=== Entries shown ===

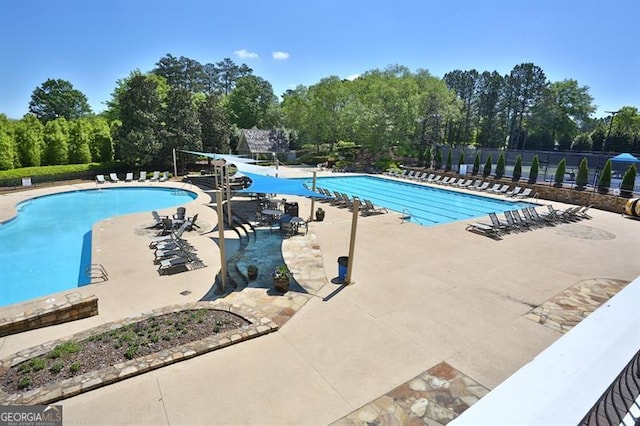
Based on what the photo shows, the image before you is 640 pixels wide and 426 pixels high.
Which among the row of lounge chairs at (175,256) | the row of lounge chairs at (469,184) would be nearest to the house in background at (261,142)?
the row of lounge chairs at (469,184)

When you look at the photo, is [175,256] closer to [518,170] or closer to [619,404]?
[619,404]

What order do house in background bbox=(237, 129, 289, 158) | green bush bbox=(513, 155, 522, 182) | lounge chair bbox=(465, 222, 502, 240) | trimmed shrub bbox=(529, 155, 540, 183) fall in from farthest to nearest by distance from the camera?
1. house in background bbox=(237, 129, 289, 158)
2. green bush bbox=(513, 155, 522, 182)
3. trimmed shrub bbox=(529, 155, 540, 183)
4. lounge chair bbox=(465, 222, 502, 240)

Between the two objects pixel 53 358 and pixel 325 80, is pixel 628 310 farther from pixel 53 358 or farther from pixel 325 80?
pixel 325 80

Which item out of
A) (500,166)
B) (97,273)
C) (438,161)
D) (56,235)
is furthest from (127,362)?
(438,161)

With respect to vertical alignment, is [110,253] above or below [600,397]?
below

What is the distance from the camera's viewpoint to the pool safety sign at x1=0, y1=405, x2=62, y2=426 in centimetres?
359

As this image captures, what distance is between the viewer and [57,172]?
21.8 meters

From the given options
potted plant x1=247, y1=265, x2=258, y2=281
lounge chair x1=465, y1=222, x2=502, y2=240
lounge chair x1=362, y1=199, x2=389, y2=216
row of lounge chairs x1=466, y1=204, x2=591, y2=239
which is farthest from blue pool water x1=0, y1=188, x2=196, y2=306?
row of lounge chairs x1=466, y1=204, x2=591, y2=239

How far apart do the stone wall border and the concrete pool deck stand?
0.36 feet

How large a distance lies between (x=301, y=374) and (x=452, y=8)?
516 inches

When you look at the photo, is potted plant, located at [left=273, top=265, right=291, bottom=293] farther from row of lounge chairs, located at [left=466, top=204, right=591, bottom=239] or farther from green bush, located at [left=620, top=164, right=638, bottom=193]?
green bush, located at [left=620, top=164, right=638, bottom=193]

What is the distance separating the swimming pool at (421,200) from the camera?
16562 mm

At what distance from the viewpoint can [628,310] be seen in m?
3.27

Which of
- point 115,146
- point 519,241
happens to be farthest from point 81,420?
point 115,146
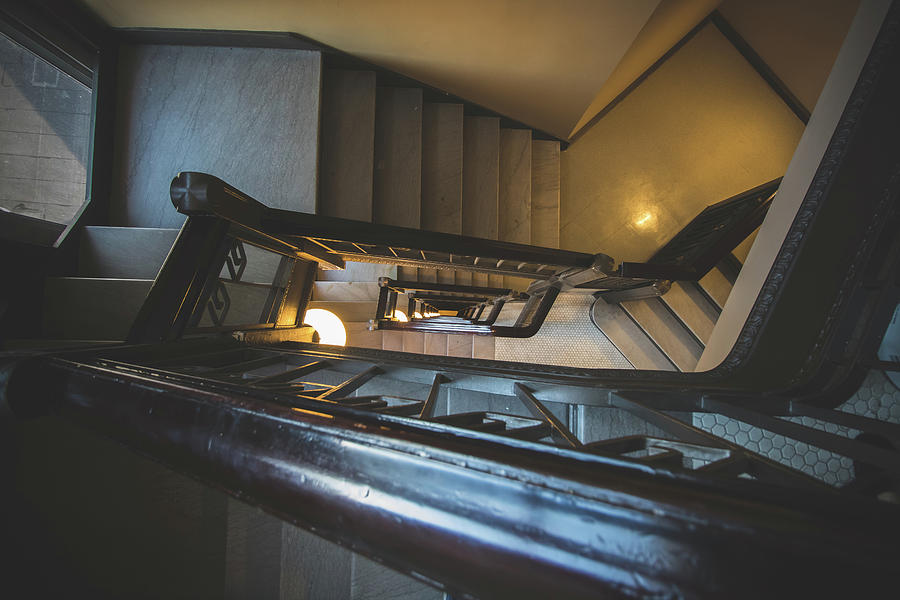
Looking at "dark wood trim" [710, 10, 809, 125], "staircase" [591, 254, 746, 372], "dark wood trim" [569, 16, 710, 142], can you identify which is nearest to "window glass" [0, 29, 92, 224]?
"staircase" [591, 254, 746, 372]

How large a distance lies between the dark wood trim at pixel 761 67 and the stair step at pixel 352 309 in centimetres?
705

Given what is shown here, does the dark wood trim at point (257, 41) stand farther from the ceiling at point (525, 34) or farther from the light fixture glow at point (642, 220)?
the light fixture glow at point (642, 220)

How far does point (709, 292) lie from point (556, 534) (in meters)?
4.69

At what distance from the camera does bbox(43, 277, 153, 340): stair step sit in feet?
6.79

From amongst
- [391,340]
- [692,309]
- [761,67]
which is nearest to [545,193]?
[692,309]

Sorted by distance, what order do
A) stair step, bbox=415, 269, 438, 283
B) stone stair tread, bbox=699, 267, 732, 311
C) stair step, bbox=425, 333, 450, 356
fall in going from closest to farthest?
stone stair tread, bbox=699, 267, 732, 311 < stair step, bbox=425, 333, 450, 356 < stair step, bbox=415, 269, 438, 283

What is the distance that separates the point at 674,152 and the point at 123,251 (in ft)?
23.5

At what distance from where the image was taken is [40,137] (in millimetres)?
3066

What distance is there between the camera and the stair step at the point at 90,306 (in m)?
2.07

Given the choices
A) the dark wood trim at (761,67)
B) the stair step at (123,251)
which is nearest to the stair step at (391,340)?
the stair step at (123,251)

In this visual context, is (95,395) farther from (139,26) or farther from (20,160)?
(139,26)

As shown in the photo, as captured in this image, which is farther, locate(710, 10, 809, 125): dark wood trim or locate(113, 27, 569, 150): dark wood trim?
locate(710, 10, 809, 125): dark wood trim

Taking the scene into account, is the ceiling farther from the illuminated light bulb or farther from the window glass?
the illuminated light bulb

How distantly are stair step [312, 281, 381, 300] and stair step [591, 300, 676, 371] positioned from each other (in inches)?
92.7
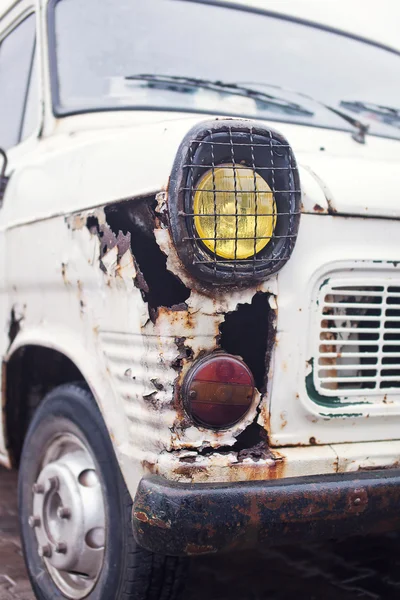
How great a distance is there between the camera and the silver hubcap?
208 centimetres

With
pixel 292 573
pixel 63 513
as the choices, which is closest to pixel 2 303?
pixel 63 513

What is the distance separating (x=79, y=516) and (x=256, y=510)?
635mm

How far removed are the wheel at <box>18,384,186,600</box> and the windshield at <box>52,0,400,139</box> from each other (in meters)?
1.10

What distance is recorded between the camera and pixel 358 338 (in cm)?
187

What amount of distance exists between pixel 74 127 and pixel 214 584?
171cm

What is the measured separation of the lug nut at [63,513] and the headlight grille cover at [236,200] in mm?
902

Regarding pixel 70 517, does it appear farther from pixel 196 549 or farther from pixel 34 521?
pixel 196 549

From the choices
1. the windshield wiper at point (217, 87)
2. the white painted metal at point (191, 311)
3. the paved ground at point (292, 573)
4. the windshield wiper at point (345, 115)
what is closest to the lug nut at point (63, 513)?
the white painted metal at point (191, 311)

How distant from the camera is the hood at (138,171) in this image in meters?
1.82

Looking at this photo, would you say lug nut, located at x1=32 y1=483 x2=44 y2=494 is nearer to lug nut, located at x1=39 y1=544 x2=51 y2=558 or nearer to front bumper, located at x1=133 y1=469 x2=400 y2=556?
lug nut, located at x1=39 y1=544 x2=51 y2=558

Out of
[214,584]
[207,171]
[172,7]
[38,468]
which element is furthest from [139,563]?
[172,7]

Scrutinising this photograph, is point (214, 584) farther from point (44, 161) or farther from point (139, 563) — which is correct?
point (44, 161)

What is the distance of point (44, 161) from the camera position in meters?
2.43

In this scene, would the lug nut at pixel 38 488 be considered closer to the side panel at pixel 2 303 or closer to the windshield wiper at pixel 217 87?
the side panel at pixel 2 303
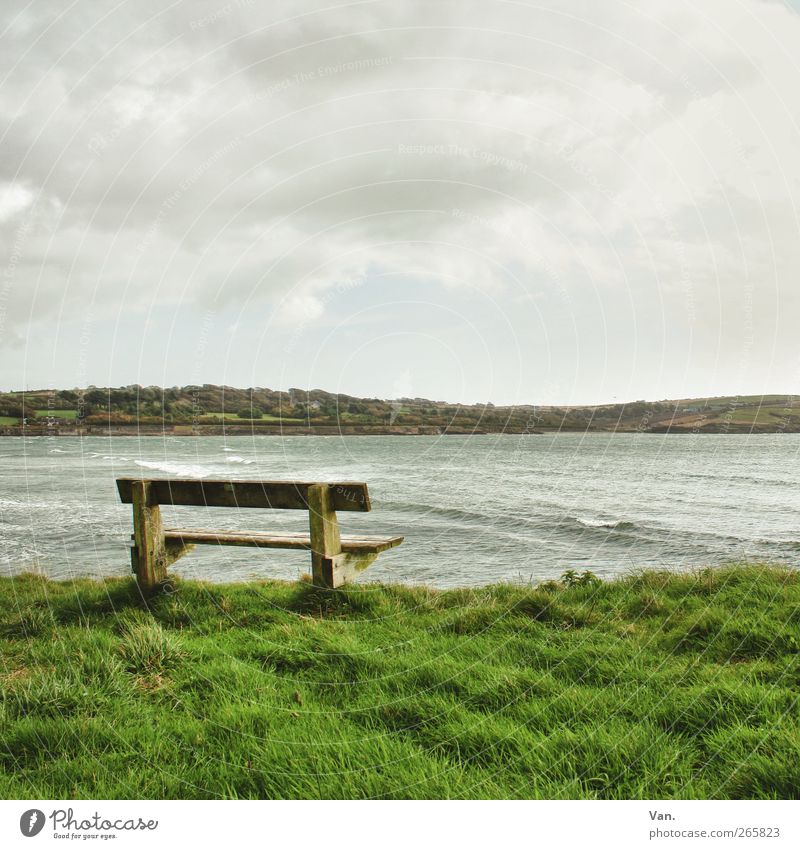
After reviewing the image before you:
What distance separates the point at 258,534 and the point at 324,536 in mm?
1101

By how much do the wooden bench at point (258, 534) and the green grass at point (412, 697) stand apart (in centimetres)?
42

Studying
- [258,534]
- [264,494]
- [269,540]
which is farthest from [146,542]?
[264,494]

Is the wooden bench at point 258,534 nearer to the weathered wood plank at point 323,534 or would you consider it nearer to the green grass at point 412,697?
the weathered wood plank at point 323,534

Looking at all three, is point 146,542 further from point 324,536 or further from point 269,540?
point 324,536

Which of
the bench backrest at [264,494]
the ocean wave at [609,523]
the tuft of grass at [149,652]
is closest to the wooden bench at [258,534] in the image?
the bench backrest at [264,494]

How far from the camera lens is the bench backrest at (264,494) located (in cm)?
573

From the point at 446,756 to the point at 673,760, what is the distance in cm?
109

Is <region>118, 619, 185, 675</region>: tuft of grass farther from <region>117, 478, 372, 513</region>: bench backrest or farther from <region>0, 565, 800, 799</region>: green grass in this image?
<region>117, 478, 372, 513</region>: bench backrest

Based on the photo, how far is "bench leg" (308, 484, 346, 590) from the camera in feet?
18.7

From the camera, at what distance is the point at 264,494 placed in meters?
5.81

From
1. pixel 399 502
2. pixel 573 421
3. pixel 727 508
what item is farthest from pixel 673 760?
pixel 573 421

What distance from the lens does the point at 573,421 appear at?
121938 mm

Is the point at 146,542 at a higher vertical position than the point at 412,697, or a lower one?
higher
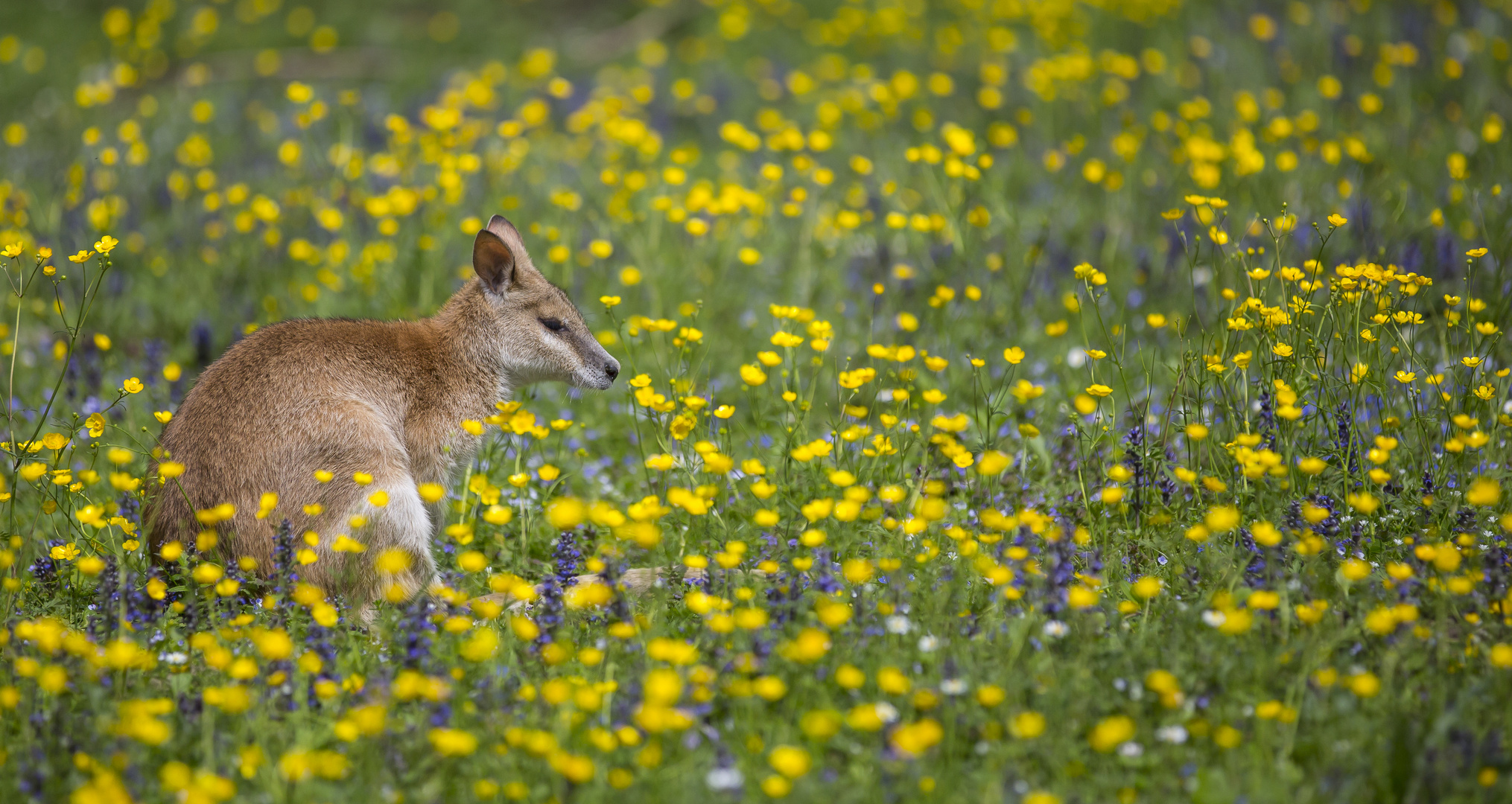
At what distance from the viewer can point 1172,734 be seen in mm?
2719

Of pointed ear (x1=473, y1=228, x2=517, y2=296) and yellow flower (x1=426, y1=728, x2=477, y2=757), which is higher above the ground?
pointed ear (x1=473, y1=228, x2=517, y2=296)

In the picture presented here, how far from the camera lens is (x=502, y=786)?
2637 mm

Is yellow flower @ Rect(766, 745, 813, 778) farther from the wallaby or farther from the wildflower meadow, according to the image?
the wallaby

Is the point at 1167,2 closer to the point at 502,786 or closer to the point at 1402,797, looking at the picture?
the point at 1402,797

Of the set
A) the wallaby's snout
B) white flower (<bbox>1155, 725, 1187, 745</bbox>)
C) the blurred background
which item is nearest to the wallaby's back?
the wallaby's snout

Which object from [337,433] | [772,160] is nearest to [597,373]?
[337,433]

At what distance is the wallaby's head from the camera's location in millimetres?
4642

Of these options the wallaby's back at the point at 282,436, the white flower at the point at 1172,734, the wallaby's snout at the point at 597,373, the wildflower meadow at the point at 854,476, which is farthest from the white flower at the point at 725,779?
the wallaby's snout at the point at 597,373

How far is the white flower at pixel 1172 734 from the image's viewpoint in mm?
2703

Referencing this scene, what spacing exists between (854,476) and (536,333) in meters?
1.74

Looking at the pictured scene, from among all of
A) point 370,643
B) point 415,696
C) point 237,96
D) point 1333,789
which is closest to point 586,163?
point 237,96

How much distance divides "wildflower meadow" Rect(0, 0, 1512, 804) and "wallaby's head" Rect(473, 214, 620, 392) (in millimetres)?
256

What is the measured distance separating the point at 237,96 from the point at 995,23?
775cm

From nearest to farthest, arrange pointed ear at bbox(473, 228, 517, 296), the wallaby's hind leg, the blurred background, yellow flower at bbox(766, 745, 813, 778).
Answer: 1. yellow flower at bbox(766, 745, 813, 778)
2. the wallaby's hind leg
3. pointed ear at bbox(473, 228, 517, 296)
4. the blurred background
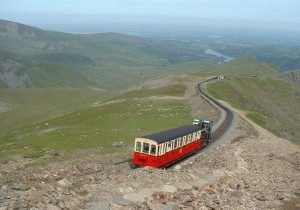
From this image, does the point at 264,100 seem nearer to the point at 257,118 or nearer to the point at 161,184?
the point at 257,118

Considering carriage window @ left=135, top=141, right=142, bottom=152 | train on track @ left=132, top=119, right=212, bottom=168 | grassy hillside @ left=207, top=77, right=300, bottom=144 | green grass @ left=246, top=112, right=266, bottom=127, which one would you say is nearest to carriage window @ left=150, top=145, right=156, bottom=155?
train on track @ left=132, top=119, right=212, bottom=168

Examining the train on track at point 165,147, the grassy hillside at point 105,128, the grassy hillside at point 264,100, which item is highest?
the train on track at point 165,147

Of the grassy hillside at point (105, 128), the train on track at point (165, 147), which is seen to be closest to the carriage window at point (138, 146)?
the train on track at point (165, 147)

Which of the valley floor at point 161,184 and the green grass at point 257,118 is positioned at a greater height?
the valley floor at point 161,184

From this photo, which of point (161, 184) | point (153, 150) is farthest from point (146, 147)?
point (161, 184)

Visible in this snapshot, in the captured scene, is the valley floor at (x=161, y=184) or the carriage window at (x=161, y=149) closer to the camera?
the valley floor at (x=161, y=184)

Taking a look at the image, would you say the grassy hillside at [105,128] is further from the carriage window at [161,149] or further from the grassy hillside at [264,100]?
the grassy hillside at [264,100]
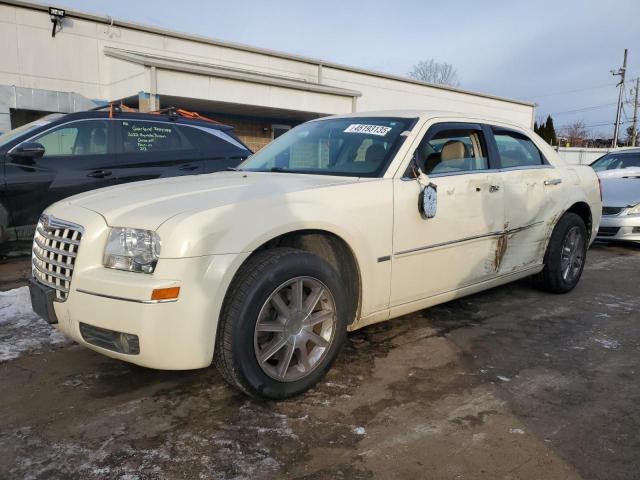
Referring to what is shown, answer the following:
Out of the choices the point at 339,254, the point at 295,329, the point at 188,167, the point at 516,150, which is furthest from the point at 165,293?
the point at 188,167

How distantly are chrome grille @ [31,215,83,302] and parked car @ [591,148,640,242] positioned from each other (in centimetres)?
729

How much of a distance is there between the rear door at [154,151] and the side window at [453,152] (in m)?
3.65

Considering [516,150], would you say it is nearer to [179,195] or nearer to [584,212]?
[584,212]

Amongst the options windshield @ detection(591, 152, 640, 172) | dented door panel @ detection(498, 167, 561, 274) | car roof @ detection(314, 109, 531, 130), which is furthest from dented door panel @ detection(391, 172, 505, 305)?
windshield @ detection(591, 152, 640, 172)

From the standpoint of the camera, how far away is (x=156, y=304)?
2.29 meters

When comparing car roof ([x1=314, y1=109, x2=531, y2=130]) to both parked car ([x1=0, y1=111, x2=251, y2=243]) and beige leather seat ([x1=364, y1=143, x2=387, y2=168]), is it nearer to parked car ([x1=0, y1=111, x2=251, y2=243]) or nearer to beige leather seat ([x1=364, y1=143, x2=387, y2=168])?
beige leather seat ([x1=364, y1=143, x2=387, y2=168])

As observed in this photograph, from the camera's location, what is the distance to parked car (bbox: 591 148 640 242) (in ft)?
24.0

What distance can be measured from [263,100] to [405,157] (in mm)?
12811

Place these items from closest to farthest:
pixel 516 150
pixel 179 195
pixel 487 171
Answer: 1. pixel 179 195
2. pixel 487 171
3. pixel 516 150

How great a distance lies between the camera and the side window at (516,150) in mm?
4168

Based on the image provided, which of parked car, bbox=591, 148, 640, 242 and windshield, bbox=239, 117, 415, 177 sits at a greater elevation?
windshield, bbox=239, 117, 415, 177

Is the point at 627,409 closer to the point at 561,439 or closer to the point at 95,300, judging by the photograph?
the point at 561,439

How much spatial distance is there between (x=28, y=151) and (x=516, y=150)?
4.90 m

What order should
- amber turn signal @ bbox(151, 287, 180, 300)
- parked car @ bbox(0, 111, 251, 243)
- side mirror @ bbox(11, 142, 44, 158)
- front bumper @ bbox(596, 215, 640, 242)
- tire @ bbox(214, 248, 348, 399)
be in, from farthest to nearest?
1. front bumper @ bbox(596, 215, 640, 242)
2. parked car @ bbox(0, 111, 251, 243)
3. side mirror @ bbox(11, 142, 44, 158)
4. tire @ bbox(214, 248, 348, 399)
5. amber turn signal @ bbox(151, 287, 180, 300)
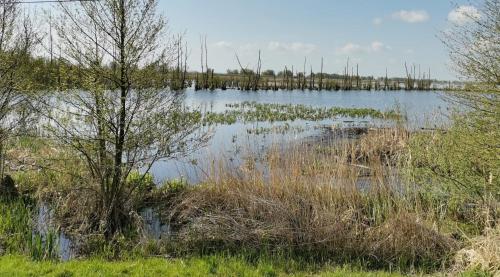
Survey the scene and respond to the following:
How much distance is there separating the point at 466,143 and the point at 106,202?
5.42m

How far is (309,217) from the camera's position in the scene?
717 cm

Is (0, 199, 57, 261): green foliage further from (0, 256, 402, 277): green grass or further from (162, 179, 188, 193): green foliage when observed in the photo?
(162, 179, 188, 193): green foliage

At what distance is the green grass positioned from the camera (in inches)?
203

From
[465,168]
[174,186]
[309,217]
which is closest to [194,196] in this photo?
[174,186]

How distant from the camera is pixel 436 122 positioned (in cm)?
1035

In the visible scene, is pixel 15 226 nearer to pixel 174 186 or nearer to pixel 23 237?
pixel 23 237

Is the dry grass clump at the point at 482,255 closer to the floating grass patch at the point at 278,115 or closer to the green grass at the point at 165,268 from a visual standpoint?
the green grass at the point at 165,268

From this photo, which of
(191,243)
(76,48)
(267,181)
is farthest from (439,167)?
(76,48)

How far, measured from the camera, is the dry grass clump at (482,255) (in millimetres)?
5555

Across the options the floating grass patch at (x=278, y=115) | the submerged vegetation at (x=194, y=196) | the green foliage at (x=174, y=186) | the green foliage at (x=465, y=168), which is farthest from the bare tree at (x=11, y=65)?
the floating grass patch at (x=278, y=115)

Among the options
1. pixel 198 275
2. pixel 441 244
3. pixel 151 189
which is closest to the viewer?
pixel 198 275

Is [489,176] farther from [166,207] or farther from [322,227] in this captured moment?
[166,207]

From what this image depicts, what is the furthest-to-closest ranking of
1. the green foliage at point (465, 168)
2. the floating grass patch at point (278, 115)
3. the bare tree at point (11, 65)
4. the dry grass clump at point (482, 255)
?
the floating grass patch at point (278, 115) → the bare tree at point (11, 65) → the green foliage at point (465, 168) → the dry grass clump at point (482, 255)

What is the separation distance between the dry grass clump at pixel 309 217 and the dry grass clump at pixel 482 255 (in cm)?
26
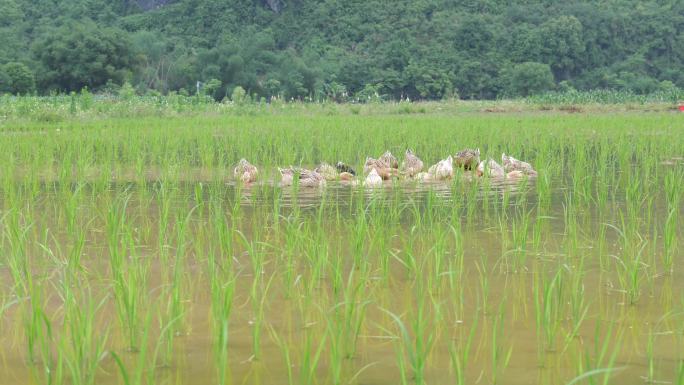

===

What you will do:
Collect every line in the records above that contains the word "stone", and copy each of those lines out in full.

Task solution:
How far apart do the stone wall border and the concrete pool deck stand?
B) stone stair tread, bbox=699, 267, 732, 311
stone stair tread, bbox=699, 267, 732, 311 < stair step, bbox=425, 333, 450, 356 < stair step, bbox=415, 269, 438, 283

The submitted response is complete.